It’s Monday. And today is really kicking my ass. I feel like Teresa and I were just about to get things set on the road to recovery, and now we get kicked in the gut. All while in the process of helping our friends out. A friend of mine called me to say they had a blow out on the freeway, and the first thing I felt was “at least some one else other than me is suffering as well.”
So going back to the list of thing Trinity needs:
A higher paying job
Health Insurance for he and his wife
A break from the crap that is life right now
I’m so mad right now, and I don’t know what to be mad at. Nothing is within my control to change. I’ve applied for job after job, get turned down. Teresa has done what she can do, and now she is unable to walk around. I’m waiting for that big change that is supposed to come for those who wait, those to expect miracles to happen, those who don’t complain about what they do not have, and all I’ve gotten is more disappointment.

*What is asked:*
1. Return, word for word, everything in the post about a hard Monday from "So going back" down to "is more disappointment.".
2. Carry the post about a hard Monday further, beginning after its final sentence.

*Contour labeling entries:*
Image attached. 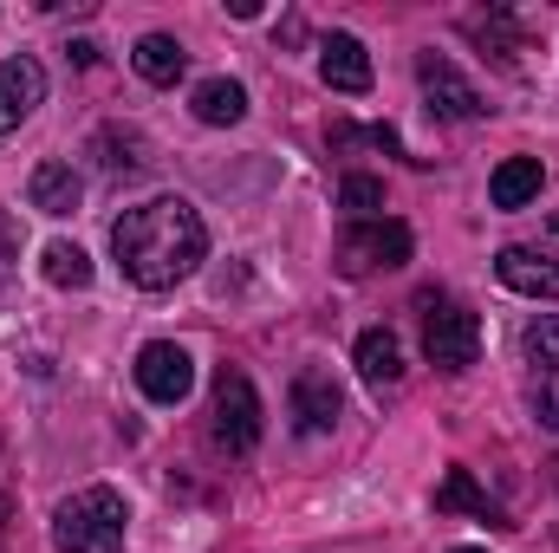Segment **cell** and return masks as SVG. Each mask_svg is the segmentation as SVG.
Segmentation results:
<instances>
[{"mask_svg": "<svg viewBox=\"0 0 559 553\" xmlns=\"http://www.w3.org/2000/svg\"><path fill=\"white\" fill-rule=\"evenodd\" d=\"M202 255H209V228L182 196H150L111 222V261L143 293H169L176 280L202 268Z\"/></svg>", "mask_w": 559, "mask_h": 553, "instance_id": "obj_1", "label": "cell"}, {"mask_svg": "<svg viewBox=\"0 0 559 553\" xmlns=\"http://www.w3.org/2000/svg\"><path fill=\"white\" fill-rule=\"evenodd\" d=\"M124 521H131L124 495L92 482V489H79V495H66L52 508V548L59 553H124Z\"/></svg>", "mask_w": 559, "mask_h": 553, "instance_id": "obj_2", "label": "cell"}, {"mask_svg": "<svg viewBox=\"0 0 559 553\" xmlns=\"http://www.w3.org/2000/svg\"><path fill=\"white\" fill-rule=\"evenodd\" d=\"M423 352H429V365L436 372H468L475 358H481V319L462 306V299H449V293H423Z\"/></svg>", "mask_w": 559, "mask_h": 553, "instance_id": "obj_3", "label": "cell"}, {"mask_svg": "<svg viewBox=\"0 0 559 553\" xmlns=\"http://www.w3.org/2000/svg\"><path fill=\"white\" fill-rule=\"evenodd\" d=\"M209 443L222 456H248L261 443V391L241 365L215 372V411H209Z\"/></svg>", "mask_w": 559, "mask_h": 553, "instance_id": "obj_4", "label": "cell"}, {"mask_svg": "<svg viewBox=\"0 0 559 553\" xmlns=\"http://www.w3.org/2000/svg\"><path fill=\"white\" fill-rule=\"evenodd\" d=\"M411 228L404 222H352L345 235H338V274L345 280H371V274H391V268H404L411 261Z\"/></svg>", "mask_w": 559, "mask_h": 553, "instance_id": "obj_5", "label": "cell"}, {"mask_svg": "<svg viewBox=\"0 0 559 553\" xmlns=\"http://www.w3.org/2000/svg\"><path fill=\"white\" fill-rule=\"evenodd\" d=\"M417 85L423 98H429V118H449V125H475L488 105H481V92L455 72V59H442L436 46L429 52H417Z\"/></svg>", "mask_w": 559, "mask_h": 553, "instance_id": "obj_6", "label": "cell"}, {"mask_svg": "<svg viewBox=\"0 0 559 553\" xmlns=\"http://www.w3.org/2000/svg\"><path fill=\"white\" fill-rule=\"evenodd\" d=\"M138 391L150 404H182L195 391V358L182 345H169V339H150L138 352Z\"/></svg>", "mask_w": 559, "mask_h": 553, "instance_id": "obj_7", "label": "cell"}, {"mask_svg": "<svg viewBox=\"0 0 559 553\" xmlns=\"http://www.w3.org/2000/svg\"><path fill=\"white\" fill-rule=\"evenodd\" d=\"M39 105H46V72H39V59H26V52L0 59V138L20 131Z\"/></svg>", "mask_w": 559, "mask_h": 553, "instance_id": "obj_8", "label": "cell"}, {"mask_svg": "<svg viewBox=\"0 0 559 553\" xmlns=\"http://www.w3.org/2000/svg\"><path fill=\"white\" fill-rule=\"evenodd\" d=\"M338 416H345V391H338V378H332L325 365H306V372L293 378V423H299L306 436H325Z\"/></svg>", "mask_w": 559, "mask_h": 553, "instance_id": "obj_9", "label": "cell"}, {"mask_svg": "<svg viewBox=\"0 0 559 553\" xmlns=\"http://www.w3.org/2000/svg\"><path fill=\"white\" fill-rule=\"evenodd\" d=\"M319 79L332 85V92H371V52H365V39L358 33H325V46H319Z\"/></svg>", "mask_w": 559, "mask_h": 553, "instance_id": "obj_10", "label": "cell"}, {"mask_svg": "<svg viewBox=\"0 0 559 553\" xmlns=\"http://www.w3.org/2000/svg\"><path fill=\"white\" fill-rule=\"evenodd\" d=\"M358 378L384 398V391H397L404 385V339L391 332V326H371V332H358Z\"/></svg>", "mask_w": 559, "mask_h": 553, "instance_id": "obj_11", "label": "cell"}, {"mask_svg": "<svg viewBox=\"0 0 559 553\" xmlns=\"http://www.w3.org/2000/svg\"><path fill=\"white\" fill-rule=\"evenodd\" d=\"M495 274H501V286H514L527 299H559V261L540 255V248H501Z\"/></svg>", "mask_w": 559, "mask_h": 553, "instance_id": "obj_12", "label": "cell"}, {"mask_svg": "<svg viewBox=\"0 0 559 553\" xmlns=\"http://www.w3.org/2000/svg\"><path fill=\"white\" fill-rule=\"evenodd\" d=\"M26 202H33L39 215H52V222H59V215H79L85 183H79V169H72V163H59V156H52V163H39V169H33Z\"/></svg>", "mask_w": 559, "mask_h": 553, "instance_id": "obj_13", "label": "cell"}, {"mask_svg": "<svg viewBox=\"0 0 559 553\" xmlns=\"http://www.w3.org/2000/svg\"><path fill=\"white\" fill-rule=\"evenodd\" d=\"M540 183H547L540 156H508V163L488 176V202H495V209H527V202L540 196Z\"/></svg>", "mask_w": 559, "mask_h": 553, "instance_id": "obj_14", "label": "cell"}, {"mask_svg": "<svg viewBox=\"0 0 559 553\" xmlns=\"http://www.w3.org/2000/svg\"><path fill=\"white\" fill-rule=\"evenodd\" d=\"M436 515H475V521H488V528H508L501 508L488 502V489H481L468 469H449V475H442V489H436Z\"/></svg>", "mask_w": 559, "mask_h": 553, "instance_id": "obj_15", "label": "cell"}, {"mask_svg": "<svg viewBox=\"0 0 559 553\" xmlns=\"http://www.w3.org/2000/svg\"><path fill=\"white\" fill-rule=\"evenodd\" d=\"M189 111H195L202 125L228 131V125H241V118H248V92H241L235 79H202V85L189 92Z\"/></svg>", "mask_w": 559, "mask_h": 553, "instance_id": "obj_16", "label": "cell"}, {"mask_svg": "<svg viewBox=\"0 0 559 553\" xmlns=\"http://www.w3.org/2000/svg\"><path fill=\"white\" fill-rule=\"evenodd\" d=\"M92 156H98L105 176H138V169H150V143H143V131H124V125H105V131L92 138Z\"/></svg>", "mask_w": 559, "mask_h": 553, "instance_id": "obj_17", "label": "cell"}, {"mask_svg": "<svg viewBox=\"0 0 559 553\" xmlns=\"http://www.w3.org/2000/svg\"><path fill=\"white\" fill-rule=\"evenodd\" d=\"M131 66H138V79H150V85H176V79L189 72V52H182L169 33H143L138 52H131Z\"/></svg>", "mask_w": 559, "mask_h": 553, "instance_id": "obj_18", "label": "cell"}, {"mask_svg": "<svg viewBox=\"0 0 559 553\" xmlns=\"http://www.w3.org/2000/svg\"><path fill=\"white\" fill-rule=\"evenodd\" d=\"M39 274L52 280L59 293H79V286H92V255L79 242H46L39 248Z\"/></svg>", "mask_w": 559, "mask_h": 553, "instance_id": "obj_19", "label": "cell"}, {"mask_svg": "<svg viewBox=\"0 0 559 553\" xmlns=\"http://www.w3.org/2000/svg\"><path fill=\"white\" fill-rule=\"evenodd\" d=\"M521 352H527V365L534 372H559V319L547 313V319H534L527 332H521Z\"/></svg>", "mask_w": 559, "mask_h": 553, "instance_id": "obj_20", "label": "cell"}, {"mask_svg": "<svg viewBox=\"0 0 559 553\" xmlns=\"http://www.w3.org/2000/svg\"><path fill=\"white\" fill-rule=\"evenodd\" d=\"M338 209H352L358 222H378V209H384V183H378V176H345V183H338Z\"/></svg>", "mask_w": 559, "mask_h": 553, "instance_id": "obj_21", "label": "cell"}, {"mask_svg": "<svg viewBox=\"0 0 559 553\" xmlns=\"http://www.w3.org/2000/svg\"><path fill=\"white\" fill-rule=\"evenodd\" d=\"M527 404H534V423H540V430H559V372H534Z\"/></svg>", "mask_w": 559, "mask_h": 553, "instance_id": "obj_22", "label": "cell"}, {"mask_svg": "<svg viewBox=\"0 0 559 553\" xmlns=\"http://www.w3.org/2000/svg\"><path fill=\"white\" fill-rule=\"evenodd\" d=\"M345 143H384V150L411 156V150L397 143V131H391V125H371V131H358V125H332V150H345ZM411 163H417V156H411Z\"/></svg>", "mask_w": 559, "mask_h": 553, "instance_id": "obj_23", "label": "cell"}, {"mask_svg": "<svg viewBox=\"0 0 559 553\" xmlns=\"http://www.w3.org/2000/svg\"><path fill=\"white\" fill-rule=\"evenodd\" d=\"M13 261H20V222L0 209V286H7V274H13Z\"/></svg>", "mask_w": 559, "mask_h": 553, "instance_id": "obj_24", "label": "cell"}, {"mask_svg": "<svg viewBox=\"0 0 559 553\" xmlns=\"http://www.w3.org/2000/svg\"><path fill=\"white\" fill-rule=\"evenodd\" d=\"M449 553H488V548H449Z\"/></svg>", "mask_w": 559, "mask_h": 553, "instance_id": "obj_25", "label": "cell"}, {"mask_svg": "<svg viewBox=\"0 0 559 553\" xmlns=\"http://www.w3.org/2000/svg\"><path fill=\"white\" fill-rule=\"evenodd\" d=\"M554 235H559V209H554Z\"/></svg>", "mask_w": 559, "mask_h": 553, "instance_id": "obj_26", "label": "cell"}]
</instances>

*Solved tasks:*
1.
So going back to the list of thing Trinity needs:
A higher paying job
Health Insurance for he and his wife
A break from the crap that is life right now
I’m so mad right now, and I don’t know what to be mad at. Nothing is within my control to change. I’ve applied for job after job, get turned down. Teresa has done what she can do, and now she is unable to walk around. I’m waiting for that big change that is supposed to come for those who wait, those to expect miracles to happen, those who don’t complain about what they do not have, and all I’ve gotten is more disappointment.

2.
Yes I’m over reacting. Yes I’m venting. You would to if you felt that you have to be strong, all the time, work and home, so that people can get through their day. As a crisis counselor I see kids who are going through crap all the time. They look to me for answers. I’ve run out. I can’t even find the answers for my own crisis, how the hell am I supposed to help others?
Something’s got to give! Something has to come from all of this striving and working! And then the little voice in the back of my head says, “Who says? Who says anything has to come from it?” And I don’t have an answer for that question, that is not seeped in dogmatic drivel that I no longer believe. My heart still burns with a passion, a longing, an unquenchable fire. It longs for a reason. It begs for the answer to why. So I guess I’ll go back to my pile of ashes, and continue to watch my life fall apart bit by bit till nothing is left.
Isn’t that what Evangelicals teach us today? Suffering is only to prepare us and shape us into better people. Only through the refining by fire do the impurities come out of the precious metal. I have an alternate explanation. Fire and suffering test us to see how much we can take. It’s a test. A test, a proving ground, sent to us by a God who wants to see us make it through. Well I’m done. I don’t want to do it anymore. I’m sick of playing games. But that’s the trick to the who messed up thing. If you don’t play, you suffer eternal torment, not ever being able to be in his presence ever again.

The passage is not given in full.